= Gerhard Eichhorn =

German painter and designer (1927–2015)

Gerhard Eichhorn (3 May 1927 – 15 December 2015) was a German graphic artist, painter and draughtsman.

== Life ==
Born in Judenbach, Eichhorn attended the Fachschule für angewandte Kunst in Sonneberg in 1942/43 and from 1945 to 1947, graduating as a ceramic modeller. From 1950 to 1955, he studied graphic design at the Hochschule für Grafik und Buchkunst Leipzig under Elisabeth Voigt, Heinz Eberhard Strüning and Heinz Wagner. He completed an Aspirantur with Hans Mayer-Foreyt from 1955 to 1958, at the same time leading the evening class in nude drawing. From 1959 to 1964, he was a teacher at the Leipzig College of Applied Arts, and from 1966 to 1992, he was a lecturer at the Leipzig College of Graphic Arts and Book Art, as well as head of the workshop for etchings and copperplate engraving.
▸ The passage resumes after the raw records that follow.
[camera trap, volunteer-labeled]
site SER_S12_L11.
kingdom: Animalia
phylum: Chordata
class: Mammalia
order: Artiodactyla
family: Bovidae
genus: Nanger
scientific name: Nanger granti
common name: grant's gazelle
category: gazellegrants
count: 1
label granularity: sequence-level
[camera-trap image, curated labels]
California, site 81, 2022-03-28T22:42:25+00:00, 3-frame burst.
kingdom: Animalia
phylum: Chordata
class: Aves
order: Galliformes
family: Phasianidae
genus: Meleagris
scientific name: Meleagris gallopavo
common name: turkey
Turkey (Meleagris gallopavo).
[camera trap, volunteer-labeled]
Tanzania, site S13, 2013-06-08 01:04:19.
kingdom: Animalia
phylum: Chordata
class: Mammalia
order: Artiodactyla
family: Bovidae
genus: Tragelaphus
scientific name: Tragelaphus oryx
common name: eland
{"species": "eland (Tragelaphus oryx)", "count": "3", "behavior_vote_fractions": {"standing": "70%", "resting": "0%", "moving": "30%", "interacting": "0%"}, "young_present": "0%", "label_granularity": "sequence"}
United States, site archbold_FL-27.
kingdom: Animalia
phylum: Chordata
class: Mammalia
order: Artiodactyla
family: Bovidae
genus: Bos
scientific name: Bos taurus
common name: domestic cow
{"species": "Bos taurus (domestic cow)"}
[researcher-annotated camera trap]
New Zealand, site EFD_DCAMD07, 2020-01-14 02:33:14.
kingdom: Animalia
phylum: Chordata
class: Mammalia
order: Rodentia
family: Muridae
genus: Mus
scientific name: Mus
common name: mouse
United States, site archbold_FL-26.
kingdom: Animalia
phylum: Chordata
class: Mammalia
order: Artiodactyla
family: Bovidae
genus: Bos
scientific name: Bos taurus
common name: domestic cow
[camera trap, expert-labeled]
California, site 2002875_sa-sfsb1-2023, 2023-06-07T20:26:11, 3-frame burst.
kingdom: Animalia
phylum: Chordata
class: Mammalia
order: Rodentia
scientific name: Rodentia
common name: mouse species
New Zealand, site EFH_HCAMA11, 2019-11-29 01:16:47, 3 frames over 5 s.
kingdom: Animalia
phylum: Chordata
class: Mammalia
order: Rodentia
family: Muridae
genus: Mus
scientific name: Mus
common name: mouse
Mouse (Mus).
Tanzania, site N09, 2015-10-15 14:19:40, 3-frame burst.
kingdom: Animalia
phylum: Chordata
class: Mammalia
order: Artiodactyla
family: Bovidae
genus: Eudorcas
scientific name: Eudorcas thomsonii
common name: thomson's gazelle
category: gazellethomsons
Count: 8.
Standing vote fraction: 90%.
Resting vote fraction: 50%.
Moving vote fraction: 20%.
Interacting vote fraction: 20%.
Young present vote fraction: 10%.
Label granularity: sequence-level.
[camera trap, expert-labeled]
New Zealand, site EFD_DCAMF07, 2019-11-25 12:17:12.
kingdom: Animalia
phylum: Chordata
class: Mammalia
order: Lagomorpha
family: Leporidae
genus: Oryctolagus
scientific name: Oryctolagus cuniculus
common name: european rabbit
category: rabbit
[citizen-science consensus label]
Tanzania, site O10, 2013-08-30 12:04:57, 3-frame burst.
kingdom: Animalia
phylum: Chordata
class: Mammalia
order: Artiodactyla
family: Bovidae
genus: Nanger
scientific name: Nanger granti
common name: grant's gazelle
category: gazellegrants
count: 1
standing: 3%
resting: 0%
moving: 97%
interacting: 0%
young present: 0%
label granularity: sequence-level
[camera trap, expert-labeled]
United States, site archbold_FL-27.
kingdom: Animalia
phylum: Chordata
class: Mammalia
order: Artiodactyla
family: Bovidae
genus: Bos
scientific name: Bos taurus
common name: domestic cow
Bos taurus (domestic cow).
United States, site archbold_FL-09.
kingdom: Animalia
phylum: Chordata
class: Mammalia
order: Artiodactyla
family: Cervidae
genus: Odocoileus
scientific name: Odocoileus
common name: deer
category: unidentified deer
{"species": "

From 1968, he was also head of the painting and graphic arts department. From 1976, he was vice-rector and from 1978, associate professor of this teaching institution. From 1964 to 1970, he was chairman of the Bezirk Leipzig of the Verband Bildender Künstler der DDR and a member of the same from 1955 to 1990.

Eichorn died at the age of 88.

== Work ==
In 1965, he designed the bar of the Hotel Deutschland in Leipzig with a mural. Influenced by Käthe Kollwitz, he created the graphic cycles: "From the Struggle of the Working Class" and "The German Peasant War".

== Honours ==
- 1969 Verdienstmedaille der DDR
- 1987 Vaterländischer Verdienstorden in Silver

== Exhibitions ==
=== Personal exhibition ===
- 1975 Brandenburg
- 1976, 1977 and 1979 Leipzig
- also in Kiev, Krakow, Lyon, Moscow, Parma, Tallinn, Vienna.